In a pair of cases being argued today, the U.S. Supreme Court reviews the federal government’s power to detain migrants. This pair of cases, Johnson v. Arteaga-Martinez and Garland v. Aleman Gonzalez, raise similar legal issues: Can federal immigration officials detain a person indefinitely without the possibility of requesting release from an immigration judge when a person who is not a U.S. citizen has already been detained for at least 6 months and is waiting for immigration officials to decide whether they will be allowed to remain in the United States?
In each case, a circuit court took the position that in those circumstances, these individuals are entitled to request release on bond from an immigration judge. At that hearing, the government must show that detention is necessary, either because the detained individual poses a danger to the community or a flight risk.
Both cases involve classes certified by the district court. All of the people in each class have legal claims pending before the immigration courts. In one class, everyone is undergoing what is called a “withholding only” hearing. What that means is that the immigration courts are deciding whether they are subject to a federal statute that bars the federal government from forcibly removing them because they will be persecuted. All of these people have already had their circumstances vetted by an officer with the Department of Homeland Security, who concluded that there is sufficient evidence of their likely persecution that they should receive a more thorough review by an immigration judge. In the other class, most people are in withholding only proceedings, though a few have other legal claims pending, but they have been granted a stay of removal by either a federal court or an immigration court.
In most instances, a migrant only requests withholding of removal when they have no other option for staying in the United States. It is a weak form of relief from removal because it does not provide any permanent protection from removal.

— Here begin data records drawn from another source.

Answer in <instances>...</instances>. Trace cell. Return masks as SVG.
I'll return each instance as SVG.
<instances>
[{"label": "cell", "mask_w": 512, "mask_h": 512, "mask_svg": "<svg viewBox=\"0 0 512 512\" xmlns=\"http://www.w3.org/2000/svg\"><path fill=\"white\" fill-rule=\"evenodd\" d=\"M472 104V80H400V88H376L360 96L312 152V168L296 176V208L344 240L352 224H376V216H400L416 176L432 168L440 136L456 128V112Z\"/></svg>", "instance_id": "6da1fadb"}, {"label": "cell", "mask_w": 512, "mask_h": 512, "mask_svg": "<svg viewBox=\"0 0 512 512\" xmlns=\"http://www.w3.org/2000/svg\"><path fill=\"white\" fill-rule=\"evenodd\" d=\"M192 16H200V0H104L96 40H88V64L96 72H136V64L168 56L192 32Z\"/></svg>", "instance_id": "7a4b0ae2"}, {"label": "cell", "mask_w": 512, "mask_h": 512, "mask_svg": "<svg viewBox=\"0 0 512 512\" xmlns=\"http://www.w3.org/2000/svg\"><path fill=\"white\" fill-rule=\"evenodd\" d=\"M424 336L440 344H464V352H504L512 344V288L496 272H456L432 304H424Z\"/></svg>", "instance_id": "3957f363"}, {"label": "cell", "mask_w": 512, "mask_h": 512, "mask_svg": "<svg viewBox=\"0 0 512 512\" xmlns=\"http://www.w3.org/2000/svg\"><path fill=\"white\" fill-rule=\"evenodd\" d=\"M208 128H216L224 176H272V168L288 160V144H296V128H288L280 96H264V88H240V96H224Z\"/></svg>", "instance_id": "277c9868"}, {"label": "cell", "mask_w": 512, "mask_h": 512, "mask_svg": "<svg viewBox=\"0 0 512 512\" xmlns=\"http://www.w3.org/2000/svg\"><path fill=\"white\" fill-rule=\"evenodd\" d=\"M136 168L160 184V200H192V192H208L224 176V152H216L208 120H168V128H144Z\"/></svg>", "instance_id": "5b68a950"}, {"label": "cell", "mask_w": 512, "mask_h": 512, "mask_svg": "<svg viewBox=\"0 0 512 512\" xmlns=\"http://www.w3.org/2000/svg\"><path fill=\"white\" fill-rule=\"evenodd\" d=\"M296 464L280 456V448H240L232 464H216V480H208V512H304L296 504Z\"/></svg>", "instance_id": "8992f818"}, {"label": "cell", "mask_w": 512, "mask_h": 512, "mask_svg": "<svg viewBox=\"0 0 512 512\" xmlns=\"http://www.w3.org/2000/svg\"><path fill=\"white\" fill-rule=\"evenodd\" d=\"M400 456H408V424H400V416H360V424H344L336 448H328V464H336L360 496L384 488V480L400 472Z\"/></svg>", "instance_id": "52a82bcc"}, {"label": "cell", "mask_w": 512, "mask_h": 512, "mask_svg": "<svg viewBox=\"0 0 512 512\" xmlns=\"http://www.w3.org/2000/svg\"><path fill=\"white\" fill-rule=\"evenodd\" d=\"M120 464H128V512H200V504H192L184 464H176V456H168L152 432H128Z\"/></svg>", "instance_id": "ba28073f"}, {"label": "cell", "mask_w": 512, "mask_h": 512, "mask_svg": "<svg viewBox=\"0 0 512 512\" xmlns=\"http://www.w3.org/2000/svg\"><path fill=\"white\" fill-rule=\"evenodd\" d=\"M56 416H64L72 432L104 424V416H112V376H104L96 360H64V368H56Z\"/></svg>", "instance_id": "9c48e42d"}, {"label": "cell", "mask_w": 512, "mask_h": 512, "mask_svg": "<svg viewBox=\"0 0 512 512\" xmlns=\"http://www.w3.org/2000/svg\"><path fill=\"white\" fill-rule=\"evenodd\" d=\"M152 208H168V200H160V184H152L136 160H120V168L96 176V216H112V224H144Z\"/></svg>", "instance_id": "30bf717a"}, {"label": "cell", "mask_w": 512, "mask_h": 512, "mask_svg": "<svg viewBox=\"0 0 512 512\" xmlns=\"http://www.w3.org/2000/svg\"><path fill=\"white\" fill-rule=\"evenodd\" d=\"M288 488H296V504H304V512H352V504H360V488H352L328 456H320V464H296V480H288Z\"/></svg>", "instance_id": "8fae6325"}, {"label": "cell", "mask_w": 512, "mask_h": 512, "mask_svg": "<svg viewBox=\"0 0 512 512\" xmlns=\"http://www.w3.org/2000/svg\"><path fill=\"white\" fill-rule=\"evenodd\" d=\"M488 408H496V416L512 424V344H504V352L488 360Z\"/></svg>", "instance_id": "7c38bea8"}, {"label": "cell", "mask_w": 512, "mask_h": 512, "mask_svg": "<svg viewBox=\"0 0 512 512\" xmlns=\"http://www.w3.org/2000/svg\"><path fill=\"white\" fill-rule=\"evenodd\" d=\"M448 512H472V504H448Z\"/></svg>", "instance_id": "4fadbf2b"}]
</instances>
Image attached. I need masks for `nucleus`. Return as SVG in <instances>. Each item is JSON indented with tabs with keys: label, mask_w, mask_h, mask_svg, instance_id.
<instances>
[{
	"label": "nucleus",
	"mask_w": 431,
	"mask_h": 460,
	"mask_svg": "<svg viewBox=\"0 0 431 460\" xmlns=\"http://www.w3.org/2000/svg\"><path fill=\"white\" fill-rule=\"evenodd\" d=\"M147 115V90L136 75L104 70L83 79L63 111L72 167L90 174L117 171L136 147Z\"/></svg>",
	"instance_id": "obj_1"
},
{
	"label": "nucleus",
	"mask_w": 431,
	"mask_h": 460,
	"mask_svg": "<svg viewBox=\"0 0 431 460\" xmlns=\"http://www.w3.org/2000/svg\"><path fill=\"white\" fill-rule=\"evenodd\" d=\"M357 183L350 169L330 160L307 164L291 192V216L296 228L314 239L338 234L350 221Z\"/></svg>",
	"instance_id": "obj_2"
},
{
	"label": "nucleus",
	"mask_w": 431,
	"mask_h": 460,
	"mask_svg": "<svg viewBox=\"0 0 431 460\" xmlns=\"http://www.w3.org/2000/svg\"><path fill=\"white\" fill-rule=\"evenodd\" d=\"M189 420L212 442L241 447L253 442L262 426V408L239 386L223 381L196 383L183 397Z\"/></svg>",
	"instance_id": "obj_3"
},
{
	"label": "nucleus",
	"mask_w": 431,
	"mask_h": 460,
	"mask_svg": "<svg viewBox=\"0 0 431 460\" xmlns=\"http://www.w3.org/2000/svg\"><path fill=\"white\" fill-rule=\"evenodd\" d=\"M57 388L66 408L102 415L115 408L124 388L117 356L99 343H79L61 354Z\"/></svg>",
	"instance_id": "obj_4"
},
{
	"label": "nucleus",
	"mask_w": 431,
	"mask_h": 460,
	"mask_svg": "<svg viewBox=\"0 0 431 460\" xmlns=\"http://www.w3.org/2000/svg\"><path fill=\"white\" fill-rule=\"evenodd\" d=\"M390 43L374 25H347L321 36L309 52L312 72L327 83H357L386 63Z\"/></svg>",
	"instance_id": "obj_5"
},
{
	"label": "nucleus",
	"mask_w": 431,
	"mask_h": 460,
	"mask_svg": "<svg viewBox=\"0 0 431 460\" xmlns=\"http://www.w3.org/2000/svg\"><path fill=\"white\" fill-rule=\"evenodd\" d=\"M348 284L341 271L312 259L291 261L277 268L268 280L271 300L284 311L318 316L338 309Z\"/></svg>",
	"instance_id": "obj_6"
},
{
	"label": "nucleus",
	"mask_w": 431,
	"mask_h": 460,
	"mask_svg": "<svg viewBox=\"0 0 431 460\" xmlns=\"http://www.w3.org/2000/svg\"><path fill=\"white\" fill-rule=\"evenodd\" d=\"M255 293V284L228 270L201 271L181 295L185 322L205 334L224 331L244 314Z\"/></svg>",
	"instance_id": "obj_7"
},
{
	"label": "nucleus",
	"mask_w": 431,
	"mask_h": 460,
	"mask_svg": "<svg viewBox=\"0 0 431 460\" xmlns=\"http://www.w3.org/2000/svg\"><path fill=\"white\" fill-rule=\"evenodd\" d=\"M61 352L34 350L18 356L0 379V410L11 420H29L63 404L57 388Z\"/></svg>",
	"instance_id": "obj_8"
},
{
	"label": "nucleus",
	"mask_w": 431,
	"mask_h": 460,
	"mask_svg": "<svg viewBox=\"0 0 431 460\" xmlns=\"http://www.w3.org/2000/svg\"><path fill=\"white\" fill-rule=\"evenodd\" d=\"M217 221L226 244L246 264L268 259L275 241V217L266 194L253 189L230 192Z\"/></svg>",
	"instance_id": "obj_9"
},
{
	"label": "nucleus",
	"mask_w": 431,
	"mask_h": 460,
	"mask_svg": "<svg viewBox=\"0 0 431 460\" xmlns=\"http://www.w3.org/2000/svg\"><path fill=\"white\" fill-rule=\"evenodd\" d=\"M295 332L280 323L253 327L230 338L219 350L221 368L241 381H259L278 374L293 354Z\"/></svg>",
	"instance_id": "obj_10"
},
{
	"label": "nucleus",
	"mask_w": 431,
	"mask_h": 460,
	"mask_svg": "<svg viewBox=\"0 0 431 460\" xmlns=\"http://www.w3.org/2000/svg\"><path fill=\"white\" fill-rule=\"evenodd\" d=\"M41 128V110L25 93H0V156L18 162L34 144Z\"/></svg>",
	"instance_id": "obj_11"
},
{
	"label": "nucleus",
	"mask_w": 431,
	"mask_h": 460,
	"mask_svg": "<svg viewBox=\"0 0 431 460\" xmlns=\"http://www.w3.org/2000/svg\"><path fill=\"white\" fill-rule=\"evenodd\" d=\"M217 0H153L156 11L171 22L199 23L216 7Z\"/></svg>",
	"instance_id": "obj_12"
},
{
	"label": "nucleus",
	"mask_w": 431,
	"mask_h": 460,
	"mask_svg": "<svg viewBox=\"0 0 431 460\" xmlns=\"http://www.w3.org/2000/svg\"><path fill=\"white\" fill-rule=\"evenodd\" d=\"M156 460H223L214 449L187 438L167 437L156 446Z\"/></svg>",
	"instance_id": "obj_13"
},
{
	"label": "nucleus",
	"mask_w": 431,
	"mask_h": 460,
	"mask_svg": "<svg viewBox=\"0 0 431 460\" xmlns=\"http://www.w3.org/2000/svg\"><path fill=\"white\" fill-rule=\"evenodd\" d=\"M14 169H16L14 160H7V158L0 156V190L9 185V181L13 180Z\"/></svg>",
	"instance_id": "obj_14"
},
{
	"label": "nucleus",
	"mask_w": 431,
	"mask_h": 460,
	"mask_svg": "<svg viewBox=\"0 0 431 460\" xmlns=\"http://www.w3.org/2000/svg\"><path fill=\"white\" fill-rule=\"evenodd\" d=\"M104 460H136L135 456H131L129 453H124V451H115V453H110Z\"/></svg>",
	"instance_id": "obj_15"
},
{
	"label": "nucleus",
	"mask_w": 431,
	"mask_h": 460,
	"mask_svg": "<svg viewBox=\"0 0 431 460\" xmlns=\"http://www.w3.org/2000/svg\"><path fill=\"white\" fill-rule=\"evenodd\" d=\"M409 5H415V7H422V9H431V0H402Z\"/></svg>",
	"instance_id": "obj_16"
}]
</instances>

It merely blocks the United States from sending away a person while the risk of persecution remains, so if circumstances change then the migrant’s protection evaporates.
In practice, Arteaga-Martinez and Aleman Gonzalez center on the power of the Immigration and Customs Enforcement division of the U.S. Department of Homeland Security to detain people without oversight from a third-party. Importantly, neither case presents the possibility of a guarantee of release. At most, the migrants are asking for a hearing before an immigration judge. As readers of crimmigration.com know, immigration courts are not traditional Article III courts. Instead, they are a component of the Justice Department, meaning that the immigration judges act as a surrogate for the Attorney General.
Undergirding both cases is a web of statutes that always threaten to intersect with the Constitution’s Due Process Clause. The federal statute governing immigration law—called the Immigration and Nationality Act—instructs ICE to detain people who have been ordered removed from the United States. The statute says that detention “shall” run for 90 days or until the person is actually removed from the United States.
Most people ordered removed are actually removed from the United States during that three-month period. But some are not. Sometimes that is because the United States can not find a country willing to take a person. This usually occurs when the United States does not have a repatriation agreement with the detained individual’s country of citizenship. In fewer instances, that happens when no one is willing to claim a person as a citizen of their country.
In these cases, the people can not be removed because, even though they have all been ordered removed, they still have legal claims pending in the form of withholding of removal requests. Those can sometimes take years to make their way through the courts.
As a result, these cases implicate a separate statutory provision: one that says ICE “may”—but is not required to—detain a person beyond 90 days. During this period, DHS reviews the continued custody of each person, but that review never involves an immigration judge. Moreover, the review is entirely of the paper file and the detained individual has no right to see—nonetheless challenge—the evidence upon which DHS is relying to decide whether continued review is merited.
In a 2001, the U.S. Supreme Court reviewed the constitutionality of this period of discretionary review. In Zadvydas v. Davis, it announced that indefinite detention “would raise serious constitutional concerns.” As such, it concluded that an additional 90 days of detention without review by an immigration judge—meaning 180 days of detention—is presumptively reasonable.
Since then, migrants detained by ICE for more than 6 months since being ordered removed have been entitled to request review of their continued custody. Through a series of regulations, DHS allows detained migrants to ask DHS officials whether continued detention is necessary.
Since Zadvydas, the Supreme Court has considered ICE’s power to detain migrants multiple times since then, most recently in 2018. In Jennings v. Rodriguez, which considered other statutory provisions authorizing detention, the Court held that detention pending immigration proceedings can go on indefinitely without periodic bond hearings, reversing a Ninth Circuit decision requiring review by an immigration judge.
The cases now before the Court address a combination of the issues that the Court has previously addressed in those prior decisions: Are the Third and Ninth Circuits correct that 180 days after being ordered removed, detained migrants must be brought before an immigration judge where the burden is on the federal government to show, by clear and convincing evidence, that continued detention is appropriate? If the migrants involved in these cases win, that will be the rule across the United States. But if the Biden administration has its way, prolonged detention without review by an immigration judge and without placing the burden on the government permissible will receive legal blessing from the nation’s highest court even if migrants are detailed for more than 180 days.